Reemplaza "brown mastiff dog" por "brown dog" en las líneas del listado que van desde la que contiene "From the provided options" hasta el final del listado, ambas incluidas, y reproduce esas líneas sin ningún otro cambio.

Registros del conjunto de datos:
........
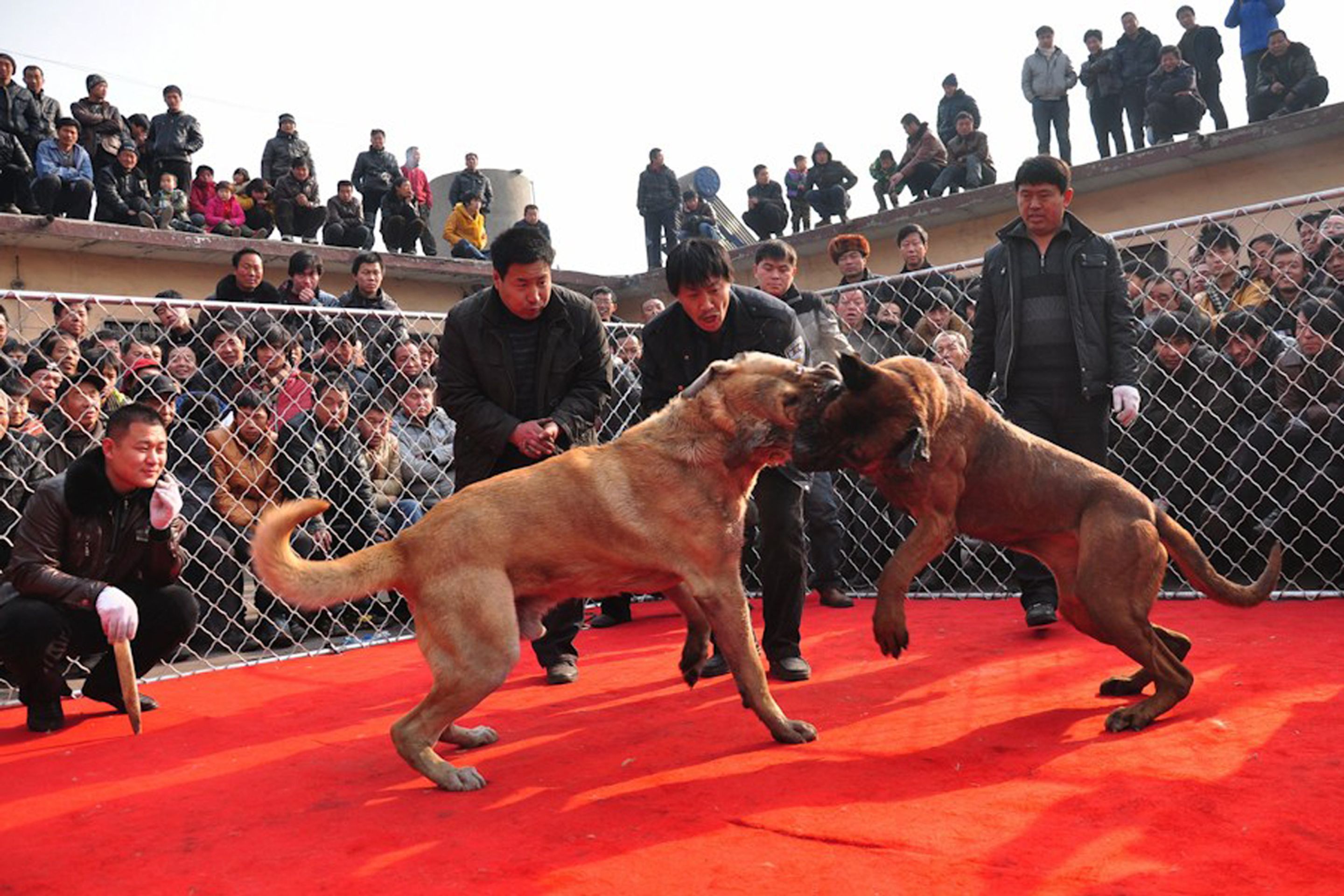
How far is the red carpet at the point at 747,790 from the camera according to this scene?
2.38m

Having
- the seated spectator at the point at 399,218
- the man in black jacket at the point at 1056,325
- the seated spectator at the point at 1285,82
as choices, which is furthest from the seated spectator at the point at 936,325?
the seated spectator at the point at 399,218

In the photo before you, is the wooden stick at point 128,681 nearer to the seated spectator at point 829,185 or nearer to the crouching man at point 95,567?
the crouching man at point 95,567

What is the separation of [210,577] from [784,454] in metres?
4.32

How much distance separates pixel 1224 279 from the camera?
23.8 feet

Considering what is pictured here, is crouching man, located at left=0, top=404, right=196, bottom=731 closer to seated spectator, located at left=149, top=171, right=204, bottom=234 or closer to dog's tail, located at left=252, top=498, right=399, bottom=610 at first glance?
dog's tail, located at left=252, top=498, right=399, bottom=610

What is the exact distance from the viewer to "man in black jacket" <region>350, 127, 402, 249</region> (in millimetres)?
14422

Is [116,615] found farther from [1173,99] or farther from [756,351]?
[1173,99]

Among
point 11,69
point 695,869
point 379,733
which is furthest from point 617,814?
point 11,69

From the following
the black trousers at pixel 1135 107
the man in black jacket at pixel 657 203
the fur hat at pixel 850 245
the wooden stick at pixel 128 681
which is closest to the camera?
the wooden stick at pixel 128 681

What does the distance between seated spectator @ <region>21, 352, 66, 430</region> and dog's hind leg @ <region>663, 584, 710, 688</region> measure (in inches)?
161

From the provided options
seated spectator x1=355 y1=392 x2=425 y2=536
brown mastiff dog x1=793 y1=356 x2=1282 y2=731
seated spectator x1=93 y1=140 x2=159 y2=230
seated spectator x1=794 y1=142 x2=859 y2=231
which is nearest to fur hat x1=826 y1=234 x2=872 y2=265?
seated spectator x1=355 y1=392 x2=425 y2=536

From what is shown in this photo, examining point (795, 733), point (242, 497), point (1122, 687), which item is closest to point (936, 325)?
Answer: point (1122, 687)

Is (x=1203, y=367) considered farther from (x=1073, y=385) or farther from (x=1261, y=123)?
........
**Resultado**
From the provided options
seated spectator x1=355 y1=392 x2=425 y2=536
brown dog x1=793 y1=356 x2=1282 y2=731
seated spectator x1=93 y1=140 x2=159 y2=230
seated spectator x1=794 y1=142 x2=859 y2=231
which is nearest to fur hat x1=826 y1=234 x2=872 y2=265?
seated spectator x1=355 y1=392 x2=425 y2=536

From what is shown in this photo, examining point (795, 733), point (242, 497), point (1122, 687), which item is closest to point (936, 325)?
Answer: point (1122, 687)

Is (x=1203, y=367) considered farther from (x=1073, y=385) or farther from (x=1261, y=123)?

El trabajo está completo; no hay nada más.